Aufgaben:
a) Erkläre anhand des Berichts über den «Fall Brian», weshalb das Zürcher Obergericht laut Bundesgericht den Anspruch auf rechtliches Gehör verletzt hat. Antworte in ein bis drei Sätzen.
b) Übersetze diesen Satz aus dem Bericht über den «Fall Brian» ins Englische: «Das Bundesgericht hat somit eine Beschwerde des Straftäters teilweise gutgeheissen.»
c) Schreibe den Bericht über den «Fall Brian» im Anschluss an seinen letzten Satz weiter.

Textauszug:
►
«Fall Brian»: Bundesgericht pfeift Vorinstanz zurück
Der «Fall Brian» ist um ein weiteres Kapitel reicher: Wie aus einem Urteil des Bundesgerichts hervorgeht, hat das Zürcher Obergericht die Verlängerung der Sicherheitshaft von Brian K. bis zum Beginn des Strafvollzugs ungenügend begründet. Das Bundesgericht hat somit eine Beschwerde des Straftäters teilweise gutgeheissen. Zuerst hatte die Nachrichtenagentur Keystone-SDA darüber berichtet.
Konkret habe das Zürcher Obergericht zwei von Brian eingereichte Privatgutachten zu den psychischen und sozialen Auswirkungen des strengen Haftregimes nicht «genügend gewürdigt und sich dazu nicht zureichend geäussert», heisst es. Damit habe die Vorinstanz den Anspruch auf rechtliches Gehör verletzt.
◄
Liste der Datensätze:
►
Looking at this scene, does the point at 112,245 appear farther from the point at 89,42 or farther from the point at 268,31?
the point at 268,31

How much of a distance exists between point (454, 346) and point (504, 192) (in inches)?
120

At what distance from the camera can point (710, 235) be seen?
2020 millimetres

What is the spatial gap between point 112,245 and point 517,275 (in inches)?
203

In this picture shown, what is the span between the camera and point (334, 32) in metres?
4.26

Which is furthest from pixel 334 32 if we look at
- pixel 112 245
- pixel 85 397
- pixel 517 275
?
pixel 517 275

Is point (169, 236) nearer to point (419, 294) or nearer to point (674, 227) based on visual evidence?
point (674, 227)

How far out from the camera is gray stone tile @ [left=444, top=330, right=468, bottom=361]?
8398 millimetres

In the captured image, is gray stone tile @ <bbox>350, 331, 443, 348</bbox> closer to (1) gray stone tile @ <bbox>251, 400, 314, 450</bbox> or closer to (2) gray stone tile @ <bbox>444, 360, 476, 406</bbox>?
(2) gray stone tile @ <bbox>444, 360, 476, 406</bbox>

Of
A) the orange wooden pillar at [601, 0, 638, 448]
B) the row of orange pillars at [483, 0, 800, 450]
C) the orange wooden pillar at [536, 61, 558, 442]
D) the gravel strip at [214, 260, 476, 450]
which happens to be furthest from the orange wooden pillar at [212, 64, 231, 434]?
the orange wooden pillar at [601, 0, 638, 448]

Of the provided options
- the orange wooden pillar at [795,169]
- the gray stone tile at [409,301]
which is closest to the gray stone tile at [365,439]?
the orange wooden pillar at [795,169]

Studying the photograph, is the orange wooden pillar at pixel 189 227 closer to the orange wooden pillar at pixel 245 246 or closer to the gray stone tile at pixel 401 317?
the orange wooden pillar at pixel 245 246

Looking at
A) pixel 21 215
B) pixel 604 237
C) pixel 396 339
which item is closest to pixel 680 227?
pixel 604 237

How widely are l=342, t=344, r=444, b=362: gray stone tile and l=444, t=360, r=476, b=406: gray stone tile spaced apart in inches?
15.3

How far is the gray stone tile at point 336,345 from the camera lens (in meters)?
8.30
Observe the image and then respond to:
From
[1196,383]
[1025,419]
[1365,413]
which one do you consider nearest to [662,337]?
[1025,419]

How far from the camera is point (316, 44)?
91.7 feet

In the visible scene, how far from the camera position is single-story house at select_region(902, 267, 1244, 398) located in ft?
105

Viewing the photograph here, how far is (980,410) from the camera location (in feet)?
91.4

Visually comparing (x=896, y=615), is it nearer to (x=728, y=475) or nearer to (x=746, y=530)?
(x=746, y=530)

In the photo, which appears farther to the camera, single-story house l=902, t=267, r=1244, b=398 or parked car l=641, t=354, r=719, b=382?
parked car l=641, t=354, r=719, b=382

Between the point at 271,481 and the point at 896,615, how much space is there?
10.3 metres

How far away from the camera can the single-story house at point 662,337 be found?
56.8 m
◄
Gelöste Aufgaben:
a) Das Zürcher Obergericht hat zwei von Brian eingereichte Privatgutachten nicht genügend gewürdigt und sich nicht zureichend dazu geäussert. Die Gutachten betrafen die psychischen und sozialen Auswirkungen des strengen Haftregimes.

b) The Federal Supreme Court has thus partially upheld an appeal by the offender.

c)
Bundesgericht fordert eine Perspektive
Brian K. ist derzeit in der Sicherheitsabteilung der Justizvollzugsanstalt Pöschwies ZH untergebracht. Er befindet sich 23 Stunden am Tag in Isolationshaft und hat auch bei seinem täglichen einstündigen Spaziergang keine sozialen Kontakte zu anderen Häftlingen. Auf die Dauer werfe dieses Haftregime die Frage eines menschenwürdigen Haftvollzugs auf, schreibt das Bundesgericht.
Daher müssten die Haftbedingungen «vertiefter begründet werden», heisst es im Urteil weiter. Darüber hinaus wäre zu erwarten, dass die Vollzugsbehörden grundsätzliche Überlegungen zum Haftvollzug gemacht hätten und «zumindest ein Konzept vorlegen könnten, wie sich die Lockerung der Haftbedingungen angehen liesse». Solch eine Perspektive könnte die Haftverlängerung allenfalls zulässig machen, selbst wenn das Haftregime erst künftig gelockert werde.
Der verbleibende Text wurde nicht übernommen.